Key Frame Extraction Based on Frame Difference and Cluster for Person Re-identification
Yiyin Ding,Shaoqi Hou,Xu Yang,Wenyi Du,Chunyu Wang,Guangqiang Yin
DOI: https://doi.org/10.1109/swc50871.2021.00085
2021-01-01
Abstract:The features extracted by person re-identification (Re-ID) contain both spatial dimension information and time dimension information, but for video data sets, it is first necessary to select key frames as network input. In this process, problems such as data redundancy and lack often occur which make the selected key frames not representative and reduce the expressiveness of the network. At present, in using traditional features to select key frames, there are mainly methods based on SIFT, histogram, and spatio-temporal color distribution; in terms of key frame selection strategies, there are mainly algorithms based on Random, Evenly, and Frame difference.
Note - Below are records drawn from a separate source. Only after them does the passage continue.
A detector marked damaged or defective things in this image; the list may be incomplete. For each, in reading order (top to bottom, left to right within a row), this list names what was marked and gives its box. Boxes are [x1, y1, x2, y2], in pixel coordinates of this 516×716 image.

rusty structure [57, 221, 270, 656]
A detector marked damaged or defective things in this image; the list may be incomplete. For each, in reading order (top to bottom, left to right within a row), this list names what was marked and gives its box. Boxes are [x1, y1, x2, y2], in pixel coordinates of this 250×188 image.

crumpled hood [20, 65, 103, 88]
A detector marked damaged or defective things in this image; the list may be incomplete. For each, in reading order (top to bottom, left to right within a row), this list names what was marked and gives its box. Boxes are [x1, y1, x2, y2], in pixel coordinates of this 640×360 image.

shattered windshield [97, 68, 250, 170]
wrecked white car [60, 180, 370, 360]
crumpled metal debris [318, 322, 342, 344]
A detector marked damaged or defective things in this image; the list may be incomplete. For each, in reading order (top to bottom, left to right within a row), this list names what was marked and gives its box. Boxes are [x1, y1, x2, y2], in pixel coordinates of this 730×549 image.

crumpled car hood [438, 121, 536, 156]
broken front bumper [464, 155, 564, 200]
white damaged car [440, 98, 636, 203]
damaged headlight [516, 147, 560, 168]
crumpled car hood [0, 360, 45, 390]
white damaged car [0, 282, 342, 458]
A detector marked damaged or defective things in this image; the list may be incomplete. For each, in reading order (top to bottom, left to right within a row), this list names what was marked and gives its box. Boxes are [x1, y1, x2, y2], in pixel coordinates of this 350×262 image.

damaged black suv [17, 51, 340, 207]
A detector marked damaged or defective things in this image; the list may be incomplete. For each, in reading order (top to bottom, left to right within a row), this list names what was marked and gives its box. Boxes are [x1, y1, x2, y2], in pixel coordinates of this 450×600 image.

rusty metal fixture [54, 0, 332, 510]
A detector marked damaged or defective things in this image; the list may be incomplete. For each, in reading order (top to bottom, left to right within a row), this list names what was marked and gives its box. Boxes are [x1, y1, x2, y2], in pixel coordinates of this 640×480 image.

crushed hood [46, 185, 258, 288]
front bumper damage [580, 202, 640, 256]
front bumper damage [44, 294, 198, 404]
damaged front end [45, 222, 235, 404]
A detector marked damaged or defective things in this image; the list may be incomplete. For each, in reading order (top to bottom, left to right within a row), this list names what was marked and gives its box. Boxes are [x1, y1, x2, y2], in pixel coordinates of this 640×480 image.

The method based on SIFT and histogram cannot accurately extract feature points for targets with smooth edges, and the amount of information loss is large; the method based on spatio-temporal color distribution requires extremely high video color. If the video resolution of the camera is poor, it is easy to loss the color distributed information; the key frames selected based on Random and Fvenly methods have great randomness; the method based on Frame difference can filter out most of the video frames with highly similar features, alleviating the problem of data redundancy. But the problem of data imbalance still exists. In response to the above problems, this paper proposes a new key frame extraction method frame difference and cluster (FDC) that integrates the idea of K-means clustering. First, the paired distance list of the difference image is calculated, and then the pre-selected frame set is generated. Then, the pre-selected frame set is unsupervised clustering, and finally the target key frame set is obtained. With the FDC method, we extract the key frame which can best represent the dynamic information of pedestrians in the video data set. This not only reduces the frame input, but also improves the computational efficiency. On the premise of ensuring the accuracy of data, we use relatively few samples to train better models on different network structures. On the mars data set, compared to the traditional Evenly and Frame difference extraction algorithms, FDC has been improved by 1.6% and 2.4% respectively.